### Source text
Ifeanyi Izeze and briefcase Journalism
Mudslinging and propaganda seems to be a permanent feature of Nigerian politics. As the political season draws near, those who are in the business of such peddling grab headlines and feed fat. Their strategy is to create the fire and also position themselves before the vulnerable, for consultations on how to extinguish it. That is how it works.
The fact remains that Nigerian politics have failed to deliver development for so long that anyone who dares to break the rule gets all the attention. He threatens his peers and can easily be made a scape goat because of it. It is a crime to raise the bar because that will naturally threaten the status quo. Desperate moves will be made to tarnish the person's image and ridicule his achievements. Rotimi Chibuike Amaechi, the Executive Governor of Rivers State is unarguably such a leader and it is no surprise at all that any opportunity to splash mud at him is never spared by his detractors. One of such moves is the recent article written by one Ifeanyi Izeze, an Abuja based media consultant and published on Sahara Reporters on the 6th of December 2011. Let me make something clear, every leader that is spending public money ought to be asked questions. Both the author of this article and Mr. Amaechi are strong advocates of transparency and good governance. Anyone who knows him/them will attest to this fact.
However, reading the said article by Mr. Izeze immediately exposes that this is yet another subset of a pull-him-down agenda of a disgruntled 'consultant' seeking attention. The word consultant appears to be the one of most frequently abused words among the Nigerian pseudo elite, lately. Someone told me that it is a mask for unemployment and that may be true. In fact, one of the most convenient things to do after looking for job endlessly in Abuja is to turn to a consultant. Media consultancies (most of them fake) proliferate in their scores in Abuja, just as estate agents. Ifeanyi Izeze and his likes belong to this lot. They are often seen littered or loitering around aimlessly at the lobby of many five star hotels in Abuja looking for politicians to hoodwink, cajole or blackmail in the name of consultancy. I made a few inquiries about Mr Izeze and I am certain that he must have attempted to play a fast one on Amaechi without success. Amaechi will not fall for those machinations. He is not a conventional Nigerian politician. He (Ifeanyi) must know that he is not alone. Many people have tried that with him (Amaechi) severally and they had the same experience. Contrary to the claims of the article, Rotimi Amaechi is not given to profligacy. Indeed he has a reputation of being very tight fisted especially to those who have nothing positive or productive to offer.

### Collected data

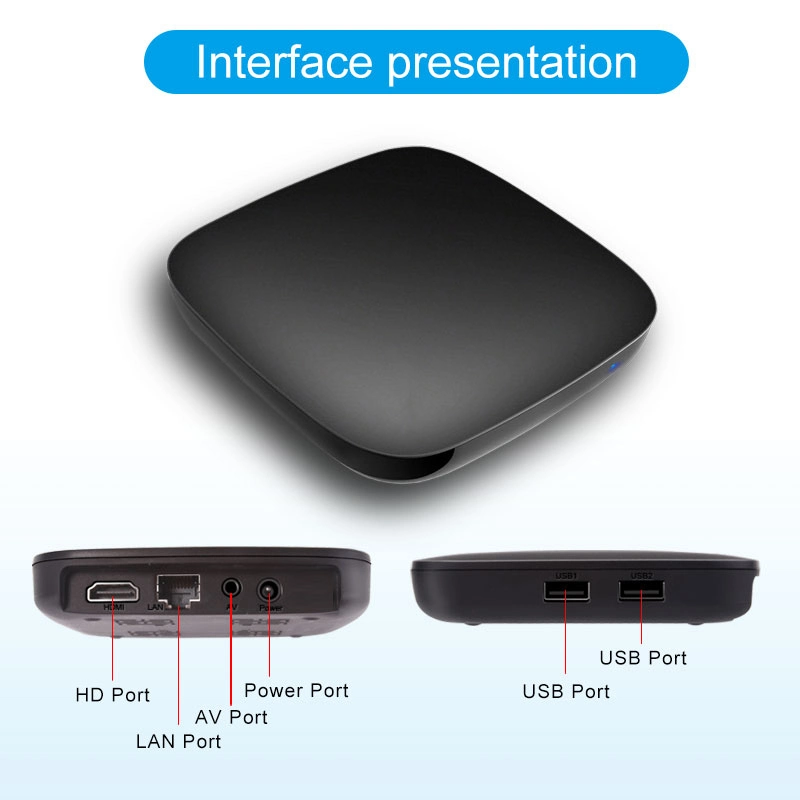 IPTV 1+8g TV Box Android 10.0 TV Box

### Exercises to complete
**A.** Reproduce verbatim the passage of the piece on Ifeanyi Izeze starting at "Ifeanyi Izeze and briefcase" and ending at "how it works.".
**B.** In the piece on Ifeanyi Izeze, on what date was his article published on Sahara Reporters?
The material after the piece on Ifeanyi Izeze is separate from it.

### Exercise responses
**A.**
Ifeanyi Izeze and briefcase Journalism
Mudslinging and propaganda seems to be a permanent feature of Nigerian politics. As the political season draws near, those who are in the business of such peddling grab headlines and feed fat. Their strategy is to create the fire and also position themselves before the vulnerable, for consultations on how to extinguish it. That is how it works.

**B.** On the 6th of December 2011.